About 10 minutes in the rigger pops and drag start screaming and then the horrible sound of failure! Whatever it was got everything and the line popped back so hard and fast that it got Blake on the side of his face- hopefully no scars but a good story nonetheless! We rigged back up and were back at it. A few minutes later- bam (yes- lower case) and we reel in the smallest weehoo I’ve ever seen- tasty anyway!

Then it got SLOW. The awesome line in between the nipple and spur never appeared. Went way north, back south, then west past the elbow, the water got really rough form late morning to late afternoon- i would say up to 3 foot seas at 3 seconds when it called for ones at 5-6 seconds. Turned back and headed to the edge above the nipple and it started calming down again. Still no weed, no lines, no color change, only a temperature change from 84.8 to 85.1 is what we cold find all day long. Water was definitely blue for most of the day.

Ran he edge west to east north of the nipple until it cuts up north, ran that and then turned back to trace it the other way. Sun was getting ready to go down and I was feeling the pressure. As we made the turn from heading south to go west on the edge, BAM!! Hoo slams long flat and takes off! FINALLY. Get him in- pics, high fives, and a 26lb hoo into the fish bag. Pack up and head home- back to the dock around 8:15.

Great trip overall- targeted swords and got one- only the second attempt at it! This year we have every billfish to the boat- Blue, White, Sail, now a sword! Very cool! The hoo to cap the day off helped a lot for sure. So much dead time when the reports sounded so promising. 

Hoping to get out to the rigs now and target tuna before Al transfers up to Virginia.


----------



## Bite Me Baby (Jun 19, 2016)

Great report!
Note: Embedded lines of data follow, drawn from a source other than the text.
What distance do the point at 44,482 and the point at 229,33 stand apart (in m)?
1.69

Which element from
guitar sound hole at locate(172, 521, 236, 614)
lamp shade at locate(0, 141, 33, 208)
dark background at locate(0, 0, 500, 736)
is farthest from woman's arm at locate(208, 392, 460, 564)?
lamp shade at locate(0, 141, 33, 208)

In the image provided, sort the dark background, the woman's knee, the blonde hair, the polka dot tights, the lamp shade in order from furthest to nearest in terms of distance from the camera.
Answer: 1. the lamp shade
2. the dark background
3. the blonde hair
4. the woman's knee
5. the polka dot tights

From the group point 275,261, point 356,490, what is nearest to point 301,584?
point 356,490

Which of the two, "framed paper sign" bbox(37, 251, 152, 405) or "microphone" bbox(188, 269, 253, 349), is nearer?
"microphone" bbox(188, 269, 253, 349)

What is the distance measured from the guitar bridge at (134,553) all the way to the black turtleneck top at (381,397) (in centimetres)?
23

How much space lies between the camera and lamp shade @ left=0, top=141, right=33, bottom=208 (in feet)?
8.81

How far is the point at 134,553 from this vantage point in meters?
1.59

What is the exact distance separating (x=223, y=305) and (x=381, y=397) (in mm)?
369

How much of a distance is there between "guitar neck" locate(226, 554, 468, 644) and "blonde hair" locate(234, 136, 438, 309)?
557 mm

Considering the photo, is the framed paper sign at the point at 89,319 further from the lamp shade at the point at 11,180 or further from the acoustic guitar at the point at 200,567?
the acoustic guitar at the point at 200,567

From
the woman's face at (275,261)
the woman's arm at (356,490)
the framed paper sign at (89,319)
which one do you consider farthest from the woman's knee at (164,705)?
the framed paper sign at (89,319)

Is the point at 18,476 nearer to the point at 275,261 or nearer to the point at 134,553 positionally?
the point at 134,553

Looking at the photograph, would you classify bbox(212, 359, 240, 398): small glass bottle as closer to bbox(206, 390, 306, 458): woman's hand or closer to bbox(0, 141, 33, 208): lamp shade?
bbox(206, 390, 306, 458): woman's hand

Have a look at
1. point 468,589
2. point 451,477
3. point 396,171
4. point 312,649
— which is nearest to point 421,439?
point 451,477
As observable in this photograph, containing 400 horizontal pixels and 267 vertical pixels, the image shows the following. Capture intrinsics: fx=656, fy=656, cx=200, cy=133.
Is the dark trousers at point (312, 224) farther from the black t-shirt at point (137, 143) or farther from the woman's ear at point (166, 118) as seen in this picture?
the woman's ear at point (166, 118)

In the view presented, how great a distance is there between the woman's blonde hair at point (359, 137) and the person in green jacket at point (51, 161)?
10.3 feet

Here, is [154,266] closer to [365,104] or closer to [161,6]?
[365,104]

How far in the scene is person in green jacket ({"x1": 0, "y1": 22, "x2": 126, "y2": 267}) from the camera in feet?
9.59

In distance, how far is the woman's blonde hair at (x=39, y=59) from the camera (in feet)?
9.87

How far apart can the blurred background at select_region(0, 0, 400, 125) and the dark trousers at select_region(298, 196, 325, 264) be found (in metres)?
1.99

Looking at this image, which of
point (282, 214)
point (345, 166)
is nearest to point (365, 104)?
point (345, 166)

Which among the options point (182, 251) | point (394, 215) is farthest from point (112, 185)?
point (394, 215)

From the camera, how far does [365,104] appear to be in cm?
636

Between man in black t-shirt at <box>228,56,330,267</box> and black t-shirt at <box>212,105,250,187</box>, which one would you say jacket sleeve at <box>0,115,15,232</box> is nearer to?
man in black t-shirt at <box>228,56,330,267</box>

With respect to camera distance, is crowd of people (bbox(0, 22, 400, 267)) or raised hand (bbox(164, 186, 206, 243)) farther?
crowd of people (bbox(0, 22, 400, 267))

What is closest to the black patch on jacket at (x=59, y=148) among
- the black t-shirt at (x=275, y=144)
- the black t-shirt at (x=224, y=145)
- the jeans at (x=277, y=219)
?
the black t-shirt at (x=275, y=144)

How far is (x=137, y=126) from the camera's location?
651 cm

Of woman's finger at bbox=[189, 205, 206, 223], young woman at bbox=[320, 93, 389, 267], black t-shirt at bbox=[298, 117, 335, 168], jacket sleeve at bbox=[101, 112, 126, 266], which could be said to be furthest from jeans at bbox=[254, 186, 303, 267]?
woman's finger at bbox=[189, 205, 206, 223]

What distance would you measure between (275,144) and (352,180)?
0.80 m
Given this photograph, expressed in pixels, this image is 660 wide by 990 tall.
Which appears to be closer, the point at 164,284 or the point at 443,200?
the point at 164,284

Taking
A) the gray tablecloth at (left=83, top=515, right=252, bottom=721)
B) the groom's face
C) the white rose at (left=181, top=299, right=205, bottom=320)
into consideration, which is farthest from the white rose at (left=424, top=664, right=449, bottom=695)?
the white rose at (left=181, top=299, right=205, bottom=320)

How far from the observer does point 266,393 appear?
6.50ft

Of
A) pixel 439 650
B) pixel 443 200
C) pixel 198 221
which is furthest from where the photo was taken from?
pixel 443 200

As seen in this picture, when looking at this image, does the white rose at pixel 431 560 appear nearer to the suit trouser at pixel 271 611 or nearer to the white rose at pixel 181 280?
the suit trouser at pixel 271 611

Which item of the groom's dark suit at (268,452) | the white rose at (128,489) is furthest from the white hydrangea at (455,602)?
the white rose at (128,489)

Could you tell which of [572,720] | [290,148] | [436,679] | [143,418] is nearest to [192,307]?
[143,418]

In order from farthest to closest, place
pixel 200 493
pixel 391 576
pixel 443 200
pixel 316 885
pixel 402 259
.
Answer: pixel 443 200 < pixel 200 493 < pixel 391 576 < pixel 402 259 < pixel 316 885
We did roughly the same thing you did. Left out of Destin Friday around lunch but only managed 1 wahoo and 1 short sword at the spur.


----------



## Team_keepinitreel (Aug 6, 2018)

We went Saturday morning and trolled nipple with no luck then headed out to the spur. Nothing out there but when we headed back we almost ran over a tree and stopped. Went 3-5 on 15-25lbs mahi and one hoo about 12 inches lol. Got a report from Friday during the day and they said there was a good weed line at the spur. They went 0-1 on sails and a ton of stud mahi. We found the weed line but it was already broken up by the time we got out there.


----------



## Michael f sights (Jun 19, 2012)

Great trip!


----------